Python ordering the list according to another list

Question

I want to order myList based on the another list(myorderList) which stores the order of it. For example, myorderList=[3,1,2] indicates that the first element of myList is mapped to "two" because the smallest number is 1 in myorderList and then "one" and final element mapped to "zero" according to order of myorderList.

I have done this it works but i feel that it is not a good method to map the order of myList. I am looking for a better way to do that.

    myorderList=[]
    myneworderedList=[]
    myList=["zero","two","one"]
    myorderList=[3,1,2]
    for i in range(len(myList)):# just to eliminate index out of range error
        myneworderedList.append(i)

    for index,item in enumerate(myorderList):
        myneworderedList[int(item)-1]=myList[index]
    print myneworderedList

The result:

['two', 'one', 'zero']

Answer 1

One option is to zip the two lists together, sort, and extract only the bits you are interetsed in from the result:

>>> [y for x, y in sorted(zip(myorderList, myList))]
['two', 'one', 'zero']

Another option is to use a custom key function that returns the order keys in the correct order:

>>> it = iter(myorderList)
>>> sorted(myList, key=lambda x: next(it))
['two', 'one', 'zero']

Python gurantees that the key function is called once per item of the input list and in the right order.

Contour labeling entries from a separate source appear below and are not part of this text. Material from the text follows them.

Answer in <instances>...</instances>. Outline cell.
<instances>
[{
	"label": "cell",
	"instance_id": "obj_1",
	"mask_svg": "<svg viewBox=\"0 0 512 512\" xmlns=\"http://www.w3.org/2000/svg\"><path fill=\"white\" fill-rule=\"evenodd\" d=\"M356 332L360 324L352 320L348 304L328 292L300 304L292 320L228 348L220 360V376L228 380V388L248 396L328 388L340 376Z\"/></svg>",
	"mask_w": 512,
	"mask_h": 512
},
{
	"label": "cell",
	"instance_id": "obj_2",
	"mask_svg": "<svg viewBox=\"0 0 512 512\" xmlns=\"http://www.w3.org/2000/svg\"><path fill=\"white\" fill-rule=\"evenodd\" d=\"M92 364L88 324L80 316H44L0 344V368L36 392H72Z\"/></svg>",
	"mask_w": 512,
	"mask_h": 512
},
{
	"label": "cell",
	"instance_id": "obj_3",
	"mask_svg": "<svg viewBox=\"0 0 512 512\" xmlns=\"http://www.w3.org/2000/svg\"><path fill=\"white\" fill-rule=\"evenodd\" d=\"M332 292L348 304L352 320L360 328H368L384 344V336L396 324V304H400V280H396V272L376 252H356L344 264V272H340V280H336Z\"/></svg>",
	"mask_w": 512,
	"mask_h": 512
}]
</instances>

More specifically, before starting to sort the input list, the sorted() implementation iterates over the list and calls the key function for each item. The key function given above ignores its argument and simply returns the next item from myorderList, which results in the desired key being used for each element of myList. After this, sorted() sorts the list according to the previously determined keys.